Forty-eight percent of college students said that they experienced moderate to severe psychological stress over the course of the pandemic, according to the American College Health Association. A quarter of students in the same study had contemplated suicide.  

Students have the opportunity to speak with a counselor in-person and virtually through Counseling and Psychological Services, which is available 24/7. The University is also providing workshops, programs and events through the Center for Prevention and Outreach, providing students with techniques to manage stress, anxiety and depression. Some programs are Let’s Talk, a one-time counseling session with a therapist from CAPS, and R.E.A.C.H. groups, which teach connections and coping skills with in small student groups.

Burnout is another concern that has come with the emergence of the omicron variant. According to Mayo Clinic, seeking support from family and friends can help, but finding time to be around friends and family requires more effort than usual. 

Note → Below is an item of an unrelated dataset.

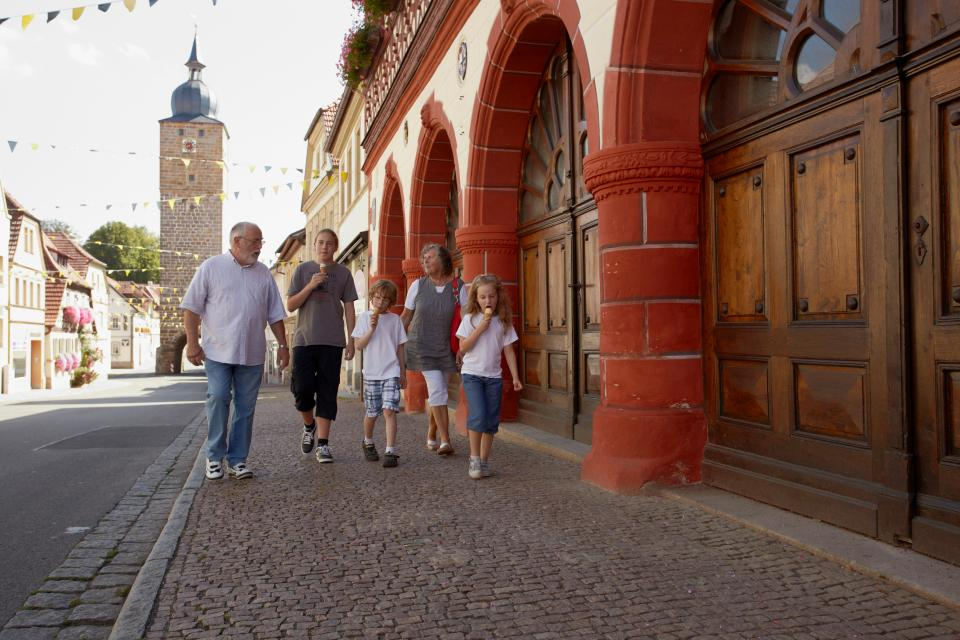 Eberner Altstadtfest mit Künstlermarkt und Kabarett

“Burnout is something that happens to everybody,” Shinh said. “The pandemic makes everything a little bit worse, so it’s important when you have those pockets of free time you spend with people you actually enjoy being with.” 

Despite the new variant, some students say that they are not as concerned about COVID-19 as they were at the beginning of the school year. 

“I know it’s more contagious [omicron] but I heard it causes less severe illness,” Donegan said. “I wasn’t as concerned as the first semester we came back.” 

Stony Brook has put several policies in place to prevent the spread of the variant. Vaccinated residents are required to get tested every two weeks, while vaccinated commuters need to take a test once per month. Students with medical or religious exemptions that allow them to not take the vaccine or booster must be tested once per week during the spring semester. 

“There’s so many things that the school could do that I think they are doing well,” Shinh said. “The school does a good job at enforcing masks in classes.” 

However, there is some worry over the protocol put in place in the event that a student tests positive for COVID-19. If a student lives within 50 miles of campus, they would be required to leave their dorm and quarantine back at home, according to the Stony Brook Stronger Together webpage.This may pose an issue for students who have no method of transportation to get there.


“I have a friend who doesn’t have a car, so how would he get home if he gets sick?” Shinh said. 

Dean of Students Ric McClendon said that it is important for students to have a plan in case they get sick and have to quarantine. 

“If there are extenuating circumstances, the medical team at Student Health Services will evaluate the student’s situation on a case by case basis,” McClendon said. 

Hochul reported that New York’s overall COVID positivity rate was at 2.5%. The New York vaccination rate rests at 72.6% people with a completed vaccine series. With around two-thirds of the country fully vaccinated, more than 62 million Americans who are eligible for the shot are still unvaccinated. 

“While omicron has done its best to stop our recovery in its tracks, New Yorkers haven’t let up and we continue to see a steady decline in our hospitalizations and cases,” Hochul said during a press briefing on Feb. 2. “The progress we’ve made is a strong indication that we have the tools — vaccines, boosters, tests and masks — to keep our communities safe, and our schools, businesses and economy open.”